Analisis BMKG Stasiun Meterologi Fatmawati Soekarno Bengkulu Rosyidah mengatakan, pada pertengahan dekade II bulan Oktober hingga November 2012 diprediksi merupakan masa peralihan dari musim kemarau ke musim penghujan.

Pada masa peralihan tersebut berpeluang terjadinya hujan dengan distribusi dan intensitas bervariasi kadang-kadang disertai petir, angin kencang juga berpeluang besar terjadi pada periode tersebut.

Perlu diwaspadai yaitu peluang terjadinya longsor di daerah perbukitan dan dataran tinggi, karena selama kemarau tanah-tanah banyak yang merekah sehingga bila terkena hujan maka peluang terjadinya longsor cukup besar.

"Selain itu pada periode tersebut gelombang laut pada umumnya cukup tinggi dan sangat mengganggu sektor perikanan serta aktivitas nelayan," ujarnya.

  
                            Petani Beralih Profesi
Petani padi di Kelurahan Semarang Kecamatan Sungaiserut Kota Bengkulu beralih menjadi buruh bangunan karena tanaman padi mereka mati akibat musim kemarau.

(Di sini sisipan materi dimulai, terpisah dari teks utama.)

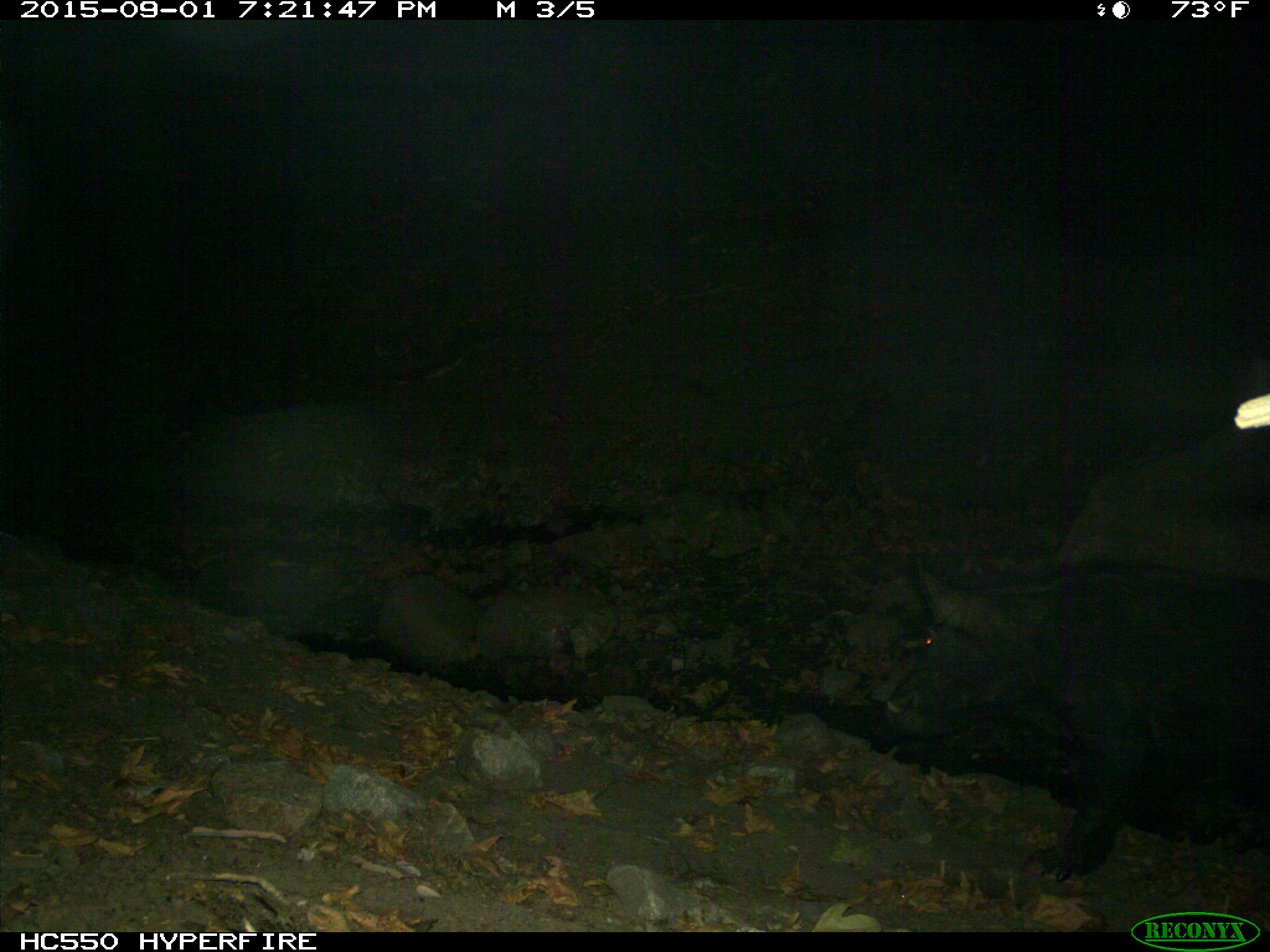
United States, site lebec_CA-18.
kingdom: Animalia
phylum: Chordata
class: Mammalia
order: Artiodactyla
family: Suidae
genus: Sus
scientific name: Sus scrofa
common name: wild boar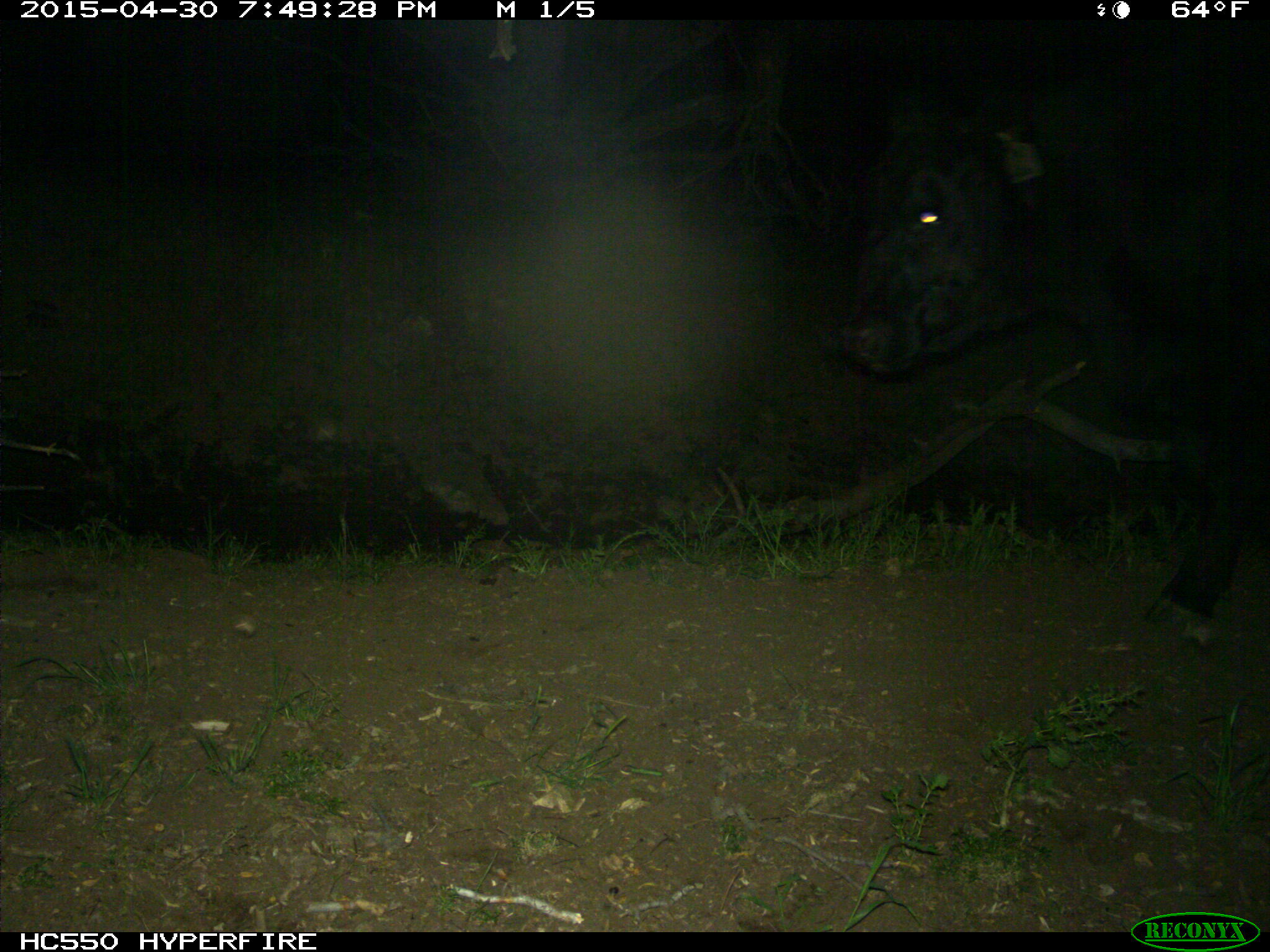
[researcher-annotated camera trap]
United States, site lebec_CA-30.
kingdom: Animalia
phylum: Chordata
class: Mammalia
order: Artiodactyla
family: Bovidae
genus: Bos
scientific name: Bos taurus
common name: domestic cow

"Saya sudah beberapa hari ini bekerja sebagai buruh bangunan karena tidak mungkin berharap lagi dari hasil panen padi yang kini sebagian besar sudah mati akibat kemarau," kata seorang petani Kelurahan Semarang Kecamatan Sungaiserut Kota Bengkulu, Yanto.

Ia menjelaskan terpaksa memilih bekerja sebagai buruh bangunan karena membutuhkan pendapatan untuk menghidupi keluarga dan membiayai pendidikan kedua anaknya yang duduk di kelas tiga dan enam sekolah dasar.

"Dengan bekerja sebagai buruh bangunan, saya langsung mendapatkan upah minimal Rp50.000 per hari, sedangkan mengurus tanaman padi saat ini justru mengalami kerugian," kata dia.

Pada musim tanam padi kali ini, Yanto telah menderita kerugian sekitar Rp2juta karena tanaman padi seluas satu hektare yang diolahnya telah mati karena kekeringan.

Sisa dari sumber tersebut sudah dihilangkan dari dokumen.